Saturday, October 12, 2013

The Least of These

They were the nobodies, the shadow-people, the ones that everybody overlooked, and nobody cared for. People turned aside with loathing from the marks and sores upon their skin, the loss of their fingers and noses and toes; few were willing to admit in these sophisticated days that the greater cause of terror was their empty eyes. To be a leper was to be already dead while you still walked in the living world: dead to all those who had loved you, dead to your property and the skills by which you had earned it, and, worst of all, dead to the worship of God and the spiritual life of your people. Many believed, in the face of such incomprehensible misfortune, that they must be dead to God as well. They were the least in Israel, and in a time of siege and famine, nobody gave them a thought.

They huddled at the entrance to the city gate of Samaria, and considered their options. Within the gate there was severe famine in the city of Samaria; outside the gate was the besieging army of the Arameans. If they stayed where they were, neither in nor out, they would surely die; if they entered the city there was only death by starvation; perhaps the enemy army was their only hope. So, they decided, they would go and surrender to the Arameans.

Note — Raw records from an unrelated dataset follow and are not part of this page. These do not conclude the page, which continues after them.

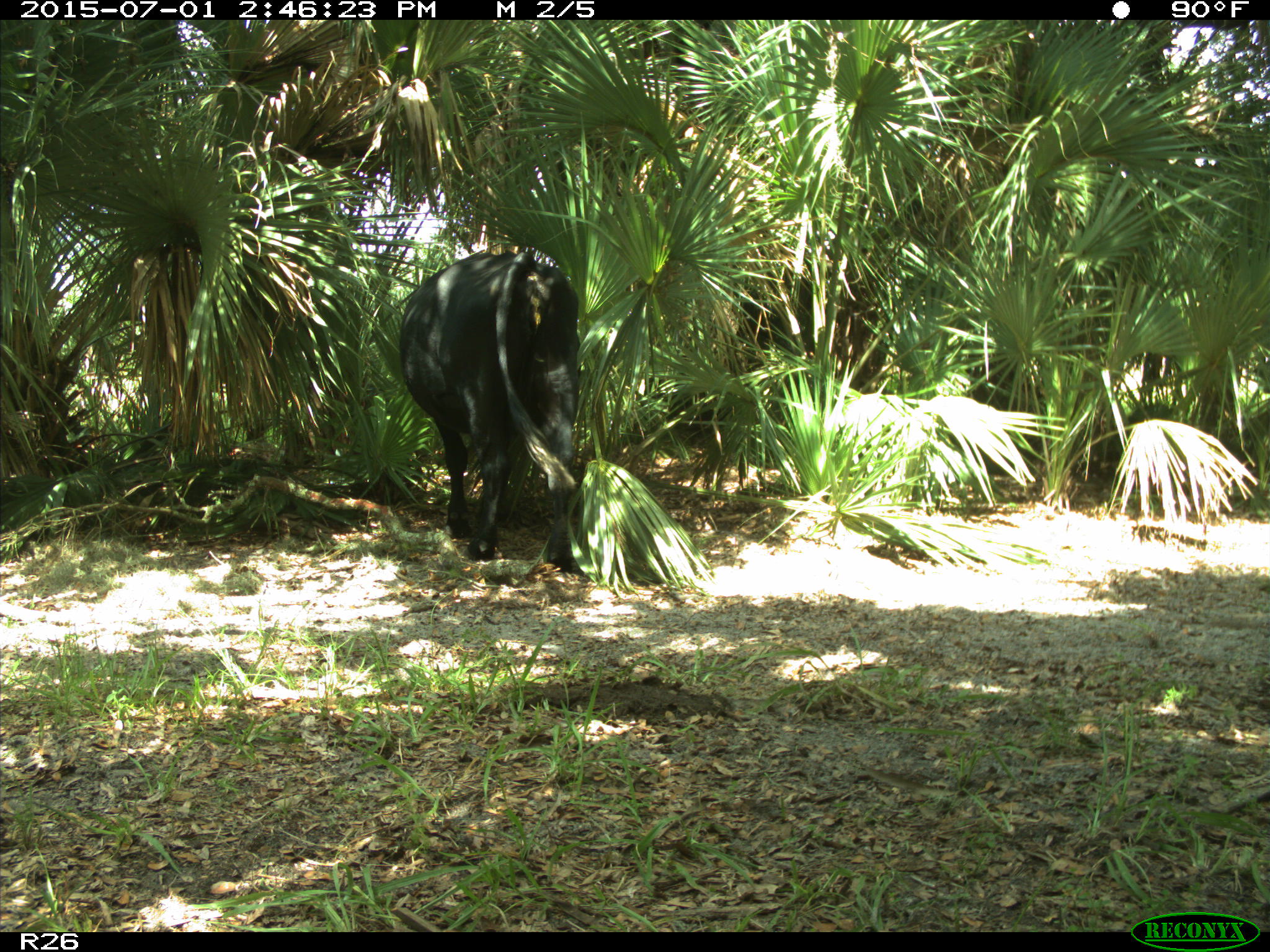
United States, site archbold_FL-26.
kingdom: Animalia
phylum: Chordata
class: Mammalia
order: Artiodactyla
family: Bovidae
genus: Bos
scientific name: Bos taurus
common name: domestic cow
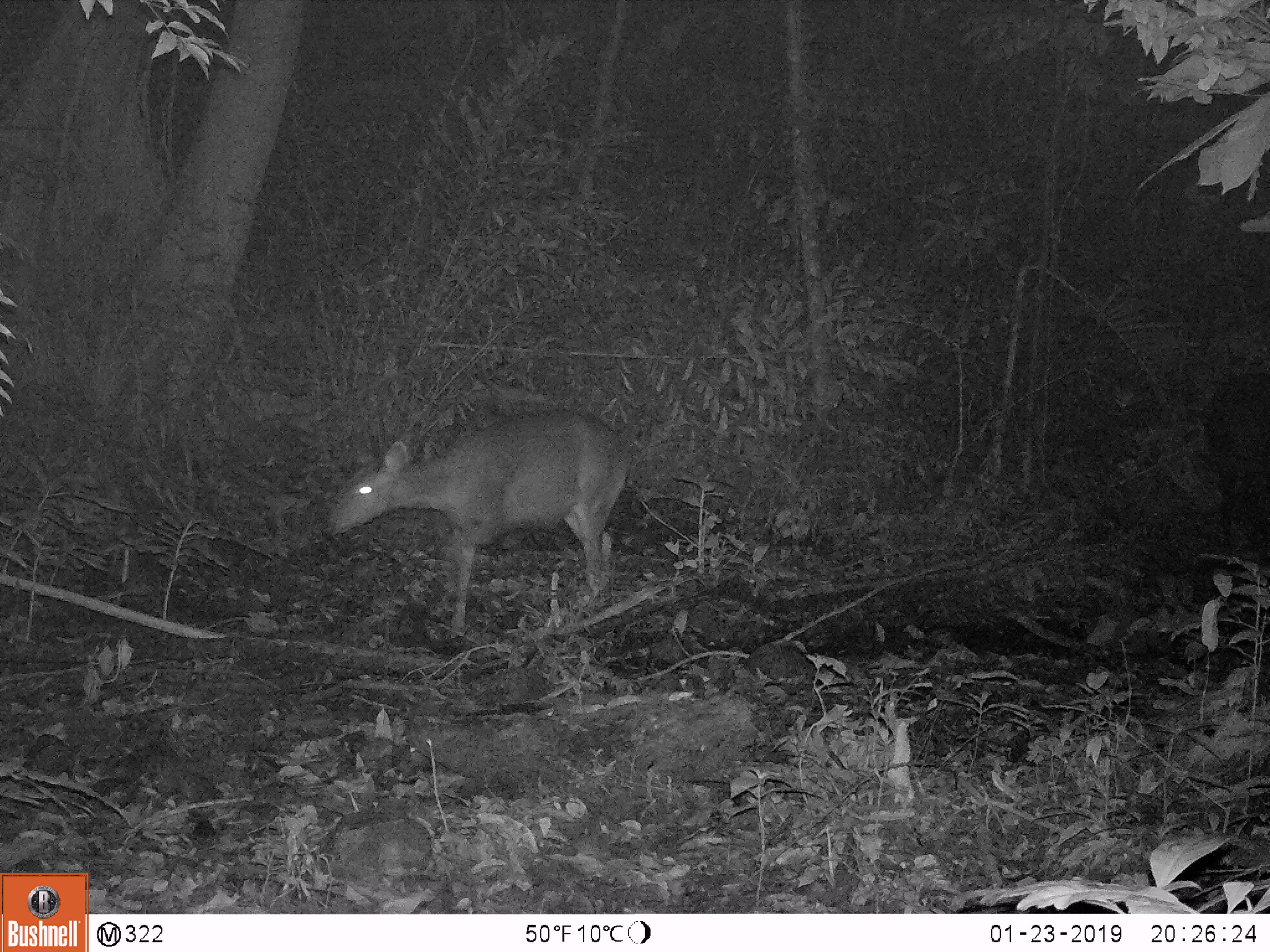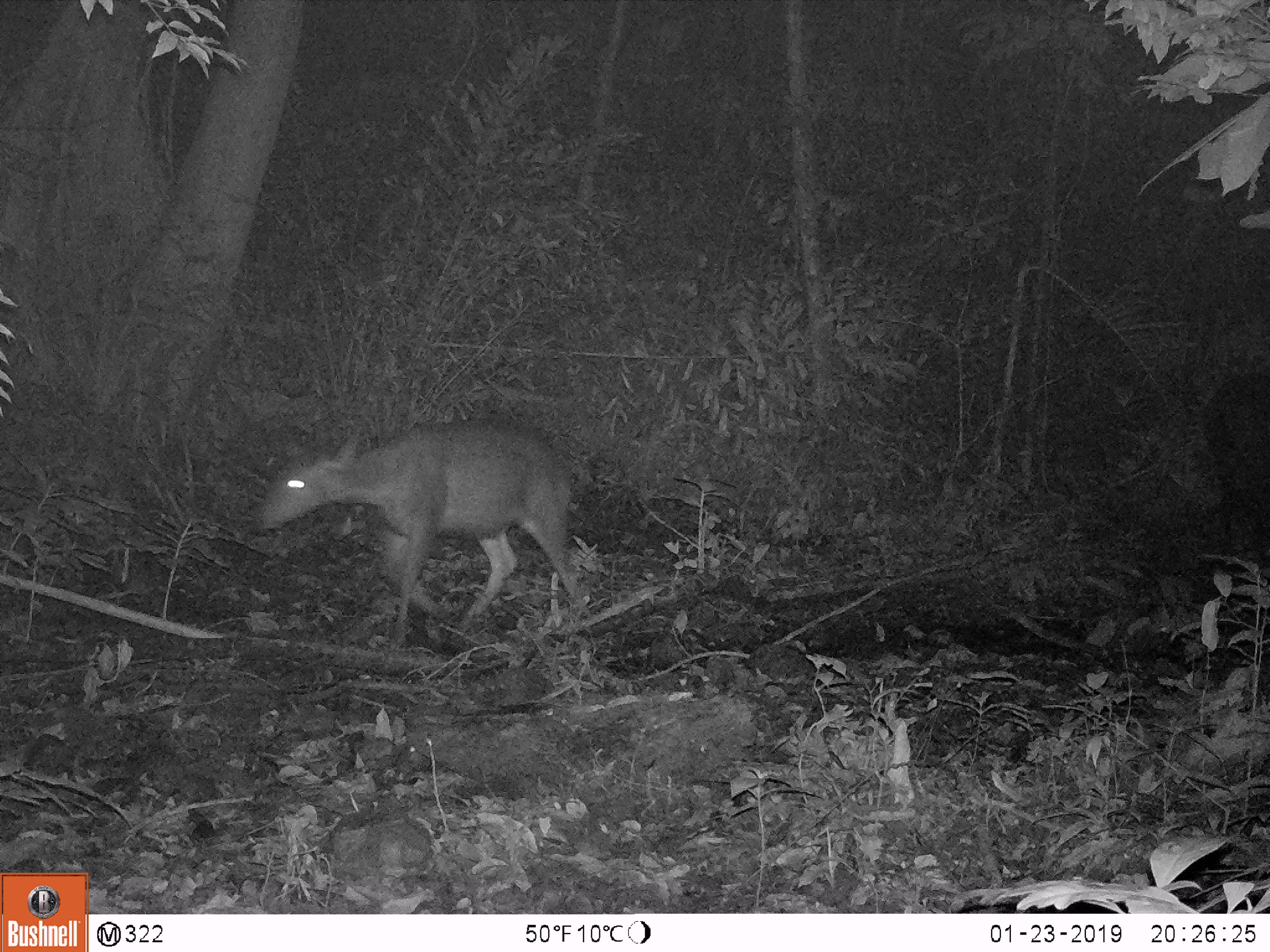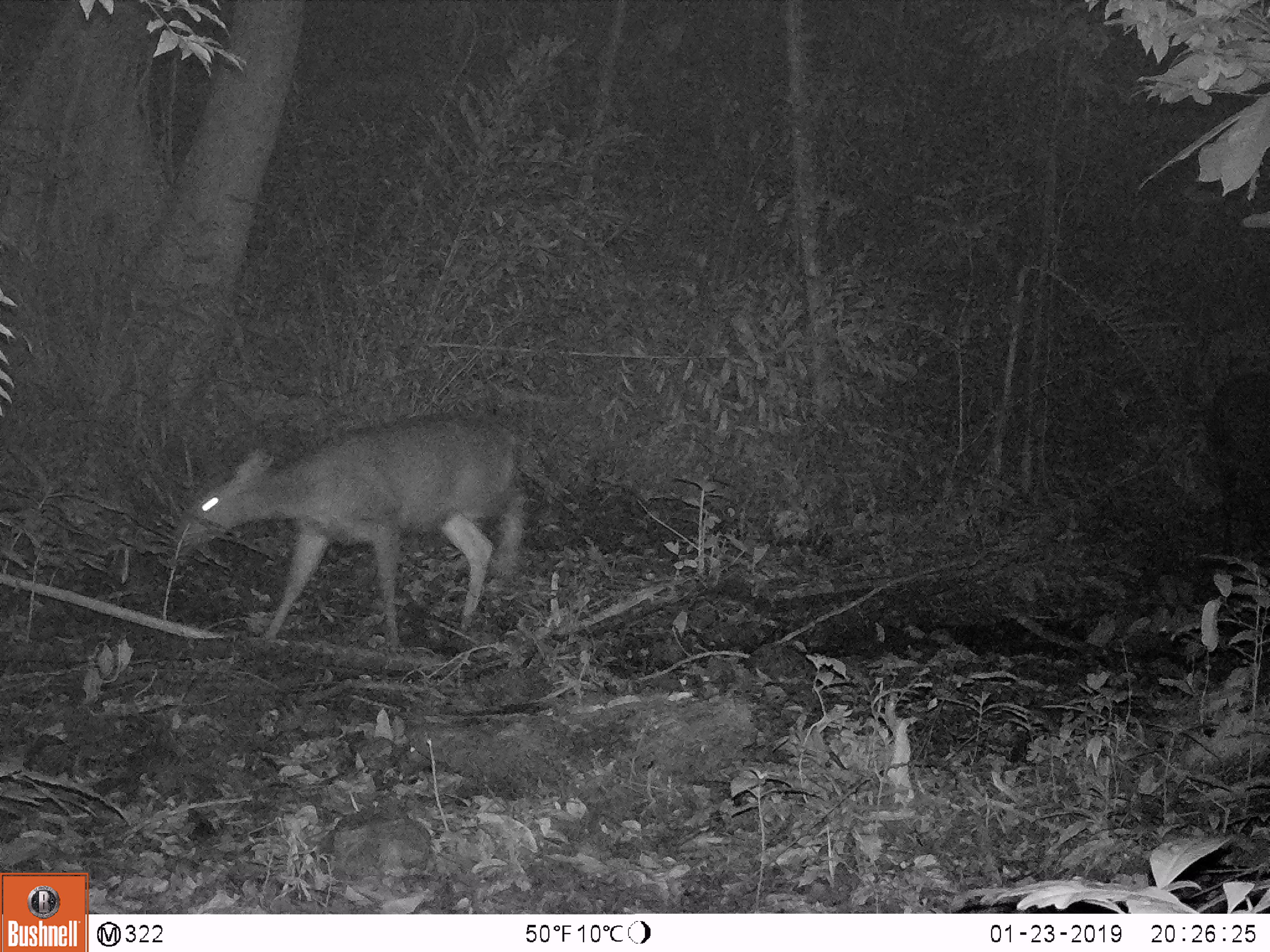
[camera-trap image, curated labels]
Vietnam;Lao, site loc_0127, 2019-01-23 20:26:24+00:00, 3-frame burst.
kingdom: Animalia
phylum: Chordata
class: Mammalia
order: Artiodactyla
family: Cervidae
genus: Rusa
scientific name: Rusa unicolor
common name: sambar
Sambar (Rusa unicolor). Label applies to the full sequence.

They might well be put to the sword, but death was a certainty anyway, and at least there was a chance this way that their lives might be spared.

So, in the grey light of dusk the grey men crept through the confusion of shadows to the enemy camp, quietly as the flight of owls, for they expected that their lives could be forfeit at any moment. But their caution was needless – there was no one there! The lepers had no idea that the prophet Elisha had prophesied the lifting of the siege, or that the hand of Almighty God Himself had caused the Arameans to imagine they heard the sound of war chariots, so that they fled in terror, for they were the outcasts, the least of men, and knew nothing of these things. All they knew was that only the horses and donkeys remained, the men had fled, and the deserted tents were full of their riches and an abundance of food. 

So they took for themselves all that they wanted and more, and only when they were sated did they remember the great need of their countrymen. They looked sheepishly at each other. “This isn’t right,” they said, “the whole starving city should be told about this good news! We would be culpable if we waited till daylight. Let’s go to the palace and tell them now!”

So they went back towards the city, no longer shrinking into the shadows of fear, but shouting out this miracle of sudden abundance. The gatekeepers took up the message, and soon the whole city knew. It was from the mouths of the disregarded and shunned, the least of them all, that that the truth of their deliverance came. And the city rejoiced.